Copy the text of each record below word for word, leaving out the pictures.

• [Data supplied]:
┏━━
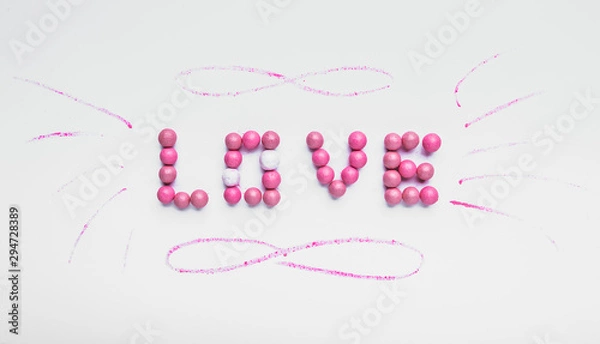 Fototapeta Word LOVE made of rouge balls on color background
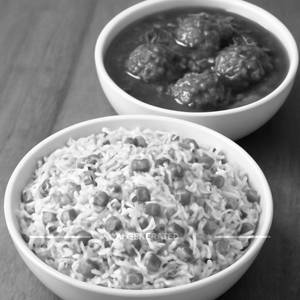 Veg Fried Rice With Veg Manchurian Gravy 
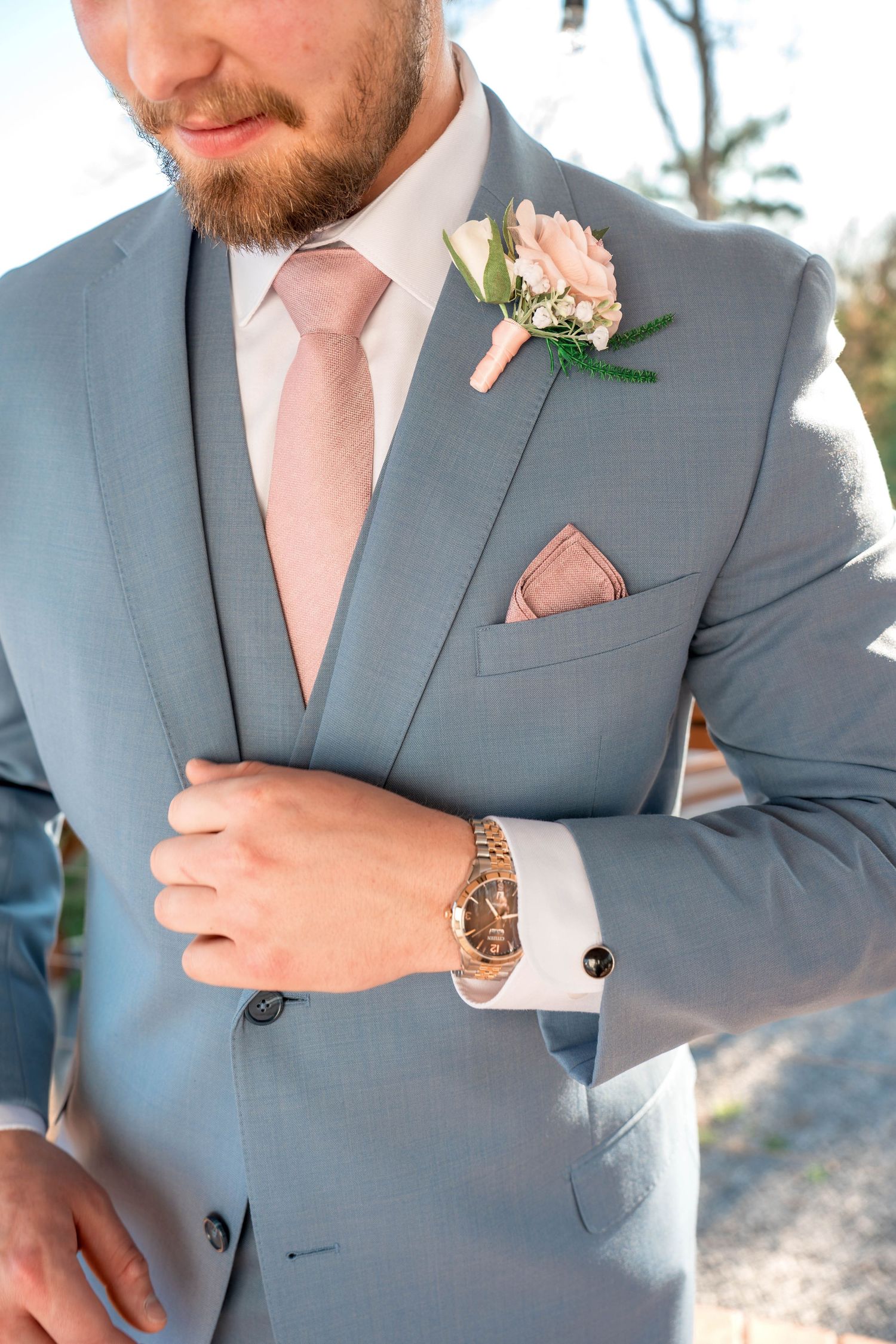 Close-up detail shots show ties, boutonnieres, and suits in soft pink and gray tones for a coordinated wedding party look.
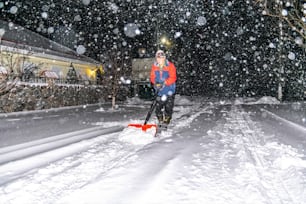 Uomo anziano con una pala in mano sgombera la strada dopo una forte nevicata. Uomo al lavoro stagionale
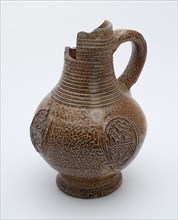 Brown speckled stoneware jug be worn with rings around the neck, three decorated medallions on the belly, jug crockery holder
┗━━
• [Output]:
 Fototapeta Word LOVE made of rouge balls on color background
 Veg Fried Rice With Veg Manchurian Gravy 
 Close-up detail shots show ties, boutonnieres, and suits in soft pink and gray tones for a coordinated wedding party look.
 Uomo anziano con una pala in mano sgombera la strada dopo una forte nevicata. Uomo al lavoro stagionale
 Brown speckled stoneware jug be worn with rings around the neck, three decorated medallions on the belly, jug crockery holder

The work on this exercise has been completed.